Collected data
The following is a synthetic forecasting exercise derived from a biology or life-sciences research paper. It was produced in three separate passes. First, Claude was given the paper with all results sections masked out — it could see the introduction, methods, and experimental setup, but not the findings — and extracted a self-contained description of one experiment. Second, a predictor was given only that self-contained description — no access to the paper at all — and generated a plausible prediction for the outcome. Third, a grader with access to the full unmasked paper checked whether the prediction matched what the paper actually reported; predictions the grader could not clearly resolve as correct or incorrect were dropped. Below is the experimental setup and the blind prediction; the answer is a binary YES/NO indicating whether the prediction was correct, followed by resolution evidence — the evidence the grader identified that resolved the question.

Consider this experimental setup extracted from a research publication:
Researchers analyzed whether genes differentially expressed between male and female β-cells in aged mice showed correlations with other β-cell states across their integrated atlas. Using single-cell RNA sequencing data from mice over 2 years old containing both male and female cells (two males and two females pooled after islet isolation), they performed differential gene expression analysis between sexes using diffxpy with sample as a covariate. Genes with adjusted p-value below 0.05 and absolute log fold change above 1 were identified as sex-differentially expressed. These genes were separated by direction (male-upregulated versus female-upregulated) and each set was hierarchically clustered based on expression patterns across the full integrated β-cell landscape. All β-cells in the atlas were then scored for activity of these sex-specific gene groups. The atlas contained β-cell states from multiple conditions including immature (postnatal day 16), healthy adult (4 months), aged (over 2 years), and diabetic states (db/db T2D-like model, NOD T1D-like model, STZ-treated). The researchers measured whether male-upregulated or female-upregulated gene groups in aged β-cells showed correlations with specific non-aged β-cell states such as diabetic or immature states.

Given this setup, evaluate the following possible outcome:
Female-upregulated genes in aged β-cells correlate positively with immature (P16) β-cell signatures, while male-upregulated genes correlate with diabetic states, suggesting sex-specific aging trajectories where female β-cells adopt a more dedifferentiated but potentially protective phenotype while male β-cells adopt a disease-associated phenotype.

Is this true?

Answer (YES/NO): NO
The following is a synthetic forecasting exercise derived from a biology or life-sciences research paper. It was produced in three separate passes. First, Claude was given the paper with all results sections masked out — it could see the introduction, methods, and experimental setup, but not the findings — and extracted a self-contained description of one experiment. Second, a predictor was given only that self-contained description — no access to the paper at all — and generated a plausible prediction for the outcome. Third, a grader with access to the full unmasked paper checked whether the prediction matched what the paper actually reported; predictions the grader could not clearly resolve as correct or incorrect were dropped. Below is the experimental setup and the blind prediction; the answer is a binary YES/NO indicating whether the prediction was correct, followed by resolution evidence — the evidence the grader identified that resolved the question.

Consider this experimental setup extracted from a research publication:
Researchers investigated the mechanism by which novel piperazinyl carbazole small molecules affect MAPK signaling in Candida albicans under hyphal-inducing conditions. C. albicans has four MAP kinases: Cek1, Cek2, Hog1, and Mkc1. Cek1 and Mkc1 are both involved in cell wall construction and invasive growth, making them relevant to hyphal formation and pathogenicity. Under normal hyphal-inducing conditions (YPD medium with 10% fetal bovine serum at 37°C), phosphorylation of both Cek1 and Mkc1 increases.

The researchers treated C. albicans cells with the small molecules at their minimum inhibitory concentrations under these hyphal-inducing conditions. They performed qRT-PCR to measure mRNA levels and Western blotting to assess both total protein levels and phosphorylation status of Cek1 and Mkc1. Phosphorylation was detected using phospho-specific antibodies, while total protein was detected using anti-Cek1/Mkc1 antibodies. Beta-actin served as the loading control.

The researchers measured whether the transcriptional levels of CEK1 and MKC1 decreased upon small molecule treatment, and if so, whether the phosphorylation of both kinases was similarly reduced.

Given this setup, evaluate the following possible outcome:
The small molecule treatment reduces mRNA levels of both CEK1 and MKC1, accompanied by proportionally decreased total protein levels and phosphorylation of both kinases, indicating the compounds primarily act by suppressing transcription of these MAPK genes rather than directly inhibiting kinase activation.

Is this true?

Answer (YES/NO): NO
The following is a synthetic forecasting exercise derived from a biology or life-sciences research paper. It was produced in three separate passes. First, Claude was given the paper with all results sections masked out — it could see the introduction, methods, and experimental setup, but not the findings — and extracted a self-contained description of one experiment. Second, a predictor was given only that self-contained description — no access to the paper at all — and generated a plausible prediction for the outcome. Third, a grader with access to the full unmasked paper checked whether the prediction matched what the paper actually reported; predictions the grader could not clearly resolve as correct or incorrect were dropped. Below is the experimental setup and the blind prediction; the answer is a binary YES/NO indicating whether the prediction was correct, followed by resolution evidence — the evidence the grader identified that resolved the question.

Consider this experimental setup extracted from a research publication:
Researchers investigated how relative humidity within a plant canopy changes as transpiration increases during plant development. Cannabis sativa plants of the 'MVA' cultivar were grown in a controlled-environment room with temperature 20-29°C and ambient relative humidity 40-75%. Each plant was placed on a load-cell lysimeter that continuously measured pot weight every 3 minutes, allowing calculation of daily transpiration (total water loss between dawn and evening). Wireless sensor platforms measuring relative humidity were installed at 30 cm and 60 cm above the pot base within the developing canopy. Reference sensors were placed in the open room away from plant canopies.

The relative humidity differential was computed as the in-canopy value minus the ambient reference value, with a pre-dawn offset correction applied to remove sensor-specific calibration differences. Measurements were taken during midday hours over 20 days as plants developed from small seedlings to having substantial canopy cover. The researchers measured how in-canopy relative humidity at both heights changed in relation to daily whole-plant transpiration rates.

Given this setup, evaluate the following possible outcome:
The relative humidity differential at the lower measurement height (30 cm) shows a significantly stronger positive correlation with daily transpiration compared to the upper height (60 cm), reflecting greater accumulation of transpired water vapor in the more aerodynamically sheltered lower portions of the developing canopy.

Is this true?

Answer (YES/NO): NO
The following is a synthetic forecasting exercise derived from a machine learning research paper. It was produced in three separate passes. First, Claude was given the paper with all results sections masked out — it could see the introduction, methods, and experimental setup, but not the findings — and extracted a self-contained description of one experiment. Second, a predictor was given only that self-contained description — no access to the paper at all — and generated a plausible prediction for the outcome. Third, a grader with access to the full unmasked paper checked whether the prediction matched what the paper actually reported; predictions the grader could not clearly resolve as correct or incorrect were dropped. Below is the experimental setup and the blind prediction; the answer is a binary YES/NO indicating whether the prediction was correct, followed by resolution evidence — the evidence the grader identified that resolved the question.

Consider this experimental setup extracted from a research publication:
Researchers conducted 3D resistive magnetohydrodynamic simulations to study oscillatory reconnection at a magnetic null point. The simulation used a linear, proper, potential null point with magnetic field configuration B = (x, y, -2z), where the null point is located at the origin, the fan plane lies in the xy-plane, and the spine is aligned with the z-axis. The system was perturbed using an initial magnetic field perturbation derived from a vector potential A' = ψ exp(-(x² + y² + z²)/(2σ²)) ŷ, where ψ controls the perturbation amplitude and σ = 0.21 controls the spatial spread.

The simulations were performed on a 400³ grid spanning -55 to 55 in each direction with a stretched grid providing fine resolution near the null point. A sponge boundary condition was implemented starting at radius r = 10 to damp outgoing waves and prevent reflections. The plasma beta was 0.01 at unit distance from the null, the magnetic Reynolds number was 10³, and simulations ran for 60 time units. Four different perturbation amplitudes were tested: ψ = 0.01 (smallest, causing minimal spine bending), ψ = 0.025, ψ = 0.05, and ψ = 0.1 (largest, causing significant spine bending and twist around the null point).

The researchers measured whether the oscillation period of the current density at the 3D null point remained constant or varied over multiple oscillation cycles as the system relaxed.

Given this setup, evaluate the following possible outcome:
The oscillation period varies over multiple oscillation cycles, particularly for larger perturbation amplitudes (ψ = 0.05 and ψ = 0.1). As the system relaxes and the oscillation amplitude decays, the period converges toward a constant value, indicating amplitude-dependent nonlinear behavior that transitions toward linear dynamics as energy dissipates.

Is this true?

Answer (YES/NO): NO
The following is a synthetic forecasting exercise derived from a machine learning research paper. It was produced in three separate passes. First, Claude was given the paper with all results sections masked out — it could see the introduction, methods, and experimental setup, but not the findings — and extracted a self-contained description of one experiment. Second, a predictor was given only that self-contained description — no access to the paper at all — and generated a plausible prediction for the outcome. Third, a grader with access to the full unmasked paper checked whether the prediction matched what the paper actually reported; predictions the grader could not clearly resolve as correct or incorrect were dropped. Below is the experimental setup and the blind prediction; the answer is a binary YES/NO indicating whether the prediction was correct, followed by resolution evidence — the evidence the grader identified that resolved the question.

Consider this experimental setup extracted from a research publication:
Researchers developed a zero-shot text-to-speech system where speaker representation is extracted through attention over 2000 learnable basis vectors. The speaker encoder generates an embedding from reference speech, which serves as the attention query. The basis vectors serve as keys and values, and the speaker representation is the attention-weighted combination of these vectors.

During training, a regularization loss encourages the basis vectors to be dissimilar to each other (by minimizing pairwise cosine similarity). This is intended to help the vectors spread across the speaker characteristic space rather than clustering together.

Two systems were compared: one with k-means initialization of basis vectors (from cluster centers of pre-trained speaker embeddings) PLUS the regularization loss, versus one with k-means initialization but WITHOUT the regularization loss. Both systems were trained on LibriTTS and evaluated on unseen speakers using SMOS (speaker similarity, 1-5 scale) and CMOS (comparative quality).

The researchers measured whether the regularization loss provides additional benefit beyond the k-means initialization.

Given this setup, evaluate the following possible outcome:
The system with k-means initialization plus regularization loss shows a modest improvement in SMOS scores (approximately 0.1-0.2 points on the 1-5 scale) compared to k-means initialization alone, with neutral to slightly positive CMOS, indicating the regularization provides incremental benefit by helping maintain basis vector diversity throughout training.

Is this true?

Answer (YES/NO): NO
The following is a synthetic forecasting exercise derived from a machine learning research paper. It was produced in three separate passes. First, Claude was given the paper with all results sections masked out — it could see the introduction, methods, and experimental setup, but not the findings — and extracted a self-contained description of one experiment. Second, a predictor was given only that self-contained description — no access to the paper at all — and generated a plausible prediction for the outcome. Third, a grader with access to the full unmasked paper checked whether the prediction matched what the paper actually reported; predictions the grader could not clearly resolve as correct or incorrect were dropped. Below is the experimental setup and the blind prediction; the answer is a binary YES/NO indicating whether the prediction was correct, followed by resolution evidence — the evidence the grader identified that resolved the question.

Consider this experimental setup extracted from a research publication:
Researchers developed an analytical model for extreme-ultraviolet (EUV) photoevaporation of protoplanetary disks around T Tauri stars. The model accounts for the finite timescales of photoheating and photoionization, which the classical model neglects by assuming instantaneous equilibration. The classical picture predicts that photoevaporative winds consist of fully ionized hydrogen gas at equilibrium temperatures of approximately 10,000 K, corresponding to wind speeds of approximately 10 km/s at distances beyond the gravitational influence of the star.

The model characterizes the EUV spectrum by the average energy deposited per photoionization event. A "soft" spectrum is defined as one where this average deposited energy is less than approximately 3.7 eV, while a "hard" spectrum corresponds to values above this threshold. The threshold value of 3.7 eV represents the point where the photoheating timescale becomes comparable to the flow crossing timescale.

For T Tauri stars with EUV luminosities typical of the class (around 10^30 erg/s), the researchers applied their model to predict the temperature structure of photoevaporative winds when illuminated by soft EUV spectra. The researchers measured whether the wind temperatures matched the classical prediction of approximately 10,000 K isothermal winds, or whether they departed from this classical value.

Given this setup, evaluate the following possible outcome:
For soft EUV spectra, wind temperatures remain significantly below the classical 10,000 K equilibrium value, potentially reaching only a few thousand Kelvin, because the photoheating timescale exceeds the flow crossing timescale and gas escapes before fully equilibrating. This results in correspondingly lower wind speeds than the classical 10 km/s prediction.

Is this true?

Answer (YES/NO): YES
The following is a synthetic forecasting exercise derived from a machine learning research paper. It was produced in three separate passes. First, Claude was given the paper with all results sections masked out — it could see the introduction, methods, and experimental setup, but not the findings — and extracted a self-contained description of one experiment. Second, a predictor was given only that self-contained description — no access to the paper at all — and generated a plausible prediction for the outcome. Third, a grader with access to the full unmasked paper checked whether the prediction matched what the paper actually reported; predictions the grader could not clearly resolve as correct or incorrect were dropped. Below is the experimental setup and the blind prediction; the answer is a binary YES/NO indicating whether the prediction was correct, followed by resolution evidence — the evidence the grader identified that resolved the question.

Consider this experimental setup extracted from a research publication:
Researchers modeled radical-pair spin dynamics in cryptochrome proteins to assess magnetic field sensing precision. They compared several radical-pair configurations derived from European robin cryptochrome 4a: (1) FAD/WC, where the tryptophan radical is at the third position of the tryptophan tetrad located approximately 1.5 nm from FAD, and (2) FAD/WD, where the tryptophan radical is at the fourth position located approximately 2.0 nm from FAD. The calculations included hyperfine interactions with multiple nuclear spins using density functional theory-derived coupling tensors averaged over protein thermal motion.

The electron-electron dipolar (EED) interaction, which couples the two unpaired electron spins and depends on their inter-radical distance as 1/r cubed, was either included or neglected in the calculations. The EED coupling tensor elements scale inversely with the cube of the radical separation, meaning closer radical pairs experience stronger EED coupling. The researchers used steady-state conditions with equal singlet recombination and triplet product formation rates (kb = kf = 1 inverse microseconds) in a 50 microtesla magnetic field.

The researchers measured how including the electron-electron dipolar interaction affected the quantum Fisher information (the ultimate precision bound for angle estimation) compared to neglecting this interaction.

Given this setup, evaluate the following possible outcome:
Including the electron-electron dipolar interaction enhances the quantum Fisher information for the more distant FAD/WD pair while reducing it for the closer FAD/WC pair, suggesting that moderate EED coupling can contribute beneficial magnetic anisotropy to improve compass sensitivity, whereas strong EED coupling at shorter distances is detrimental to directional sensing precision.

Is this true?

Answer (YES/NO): NO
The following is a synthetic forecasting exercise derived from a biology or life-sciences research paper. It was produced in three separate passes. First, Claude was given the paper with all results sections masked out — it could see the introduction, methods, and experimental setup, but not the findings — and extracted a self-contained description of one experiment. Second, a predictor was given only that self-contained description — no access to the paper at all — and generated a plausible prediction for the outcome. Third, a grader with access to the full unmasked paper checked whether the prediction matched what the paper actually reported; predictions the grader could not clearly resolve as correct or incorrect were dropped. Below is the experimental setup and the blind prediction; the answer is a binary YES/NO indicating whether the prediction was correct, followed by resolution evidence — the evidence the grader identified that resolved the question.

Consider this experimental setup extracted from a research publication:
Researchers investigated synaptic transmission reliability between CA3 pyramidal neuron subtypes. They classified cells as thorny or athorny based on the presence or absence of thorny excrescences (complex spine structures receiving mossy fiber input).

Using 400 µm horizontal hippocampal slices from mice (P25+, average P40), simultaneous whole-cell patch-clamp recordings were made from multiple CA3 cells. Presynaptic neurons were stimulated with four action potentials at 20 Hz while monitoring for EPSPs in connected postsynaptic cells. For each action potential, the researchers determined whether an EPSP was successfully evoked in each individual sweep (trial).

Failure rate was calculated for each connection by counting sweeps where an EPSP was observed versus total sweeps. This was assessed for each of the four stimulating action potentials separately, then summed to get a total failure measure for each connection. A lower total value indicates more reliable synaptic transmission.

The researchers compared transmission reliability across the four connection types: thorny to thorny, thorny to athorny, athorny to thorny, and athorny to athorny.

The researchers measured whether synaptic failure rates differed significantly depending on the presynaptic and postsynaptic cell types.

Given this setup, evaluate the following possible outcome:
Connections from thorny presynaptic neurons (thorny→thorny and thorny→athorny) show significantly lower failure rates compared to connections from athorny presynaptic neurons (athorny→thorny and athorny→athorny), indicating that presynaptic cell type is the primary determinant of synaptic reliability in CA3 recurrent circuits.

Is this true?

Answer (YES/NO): NO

Problem requirements: Write out each line above that contains the word "training".

Exercise response:
During training, a regularization loss encourages the basis vectors to be dissimilar to each other (by minimizing pairwise cosine similarity). This is intended to help the vectors spread across the speaker characteristic space rather than clustering together.
The system with k-means initialization plus regularization loss shows a modest improvement in SMOS scores (approximately 0.1-0.2 points on the 1-5 scale) compared to k-means initialization alone, with neutral to slightly positive CMOS, indicating the regularization provides incremental benefit by helping maintain basis vector diversity throughout training.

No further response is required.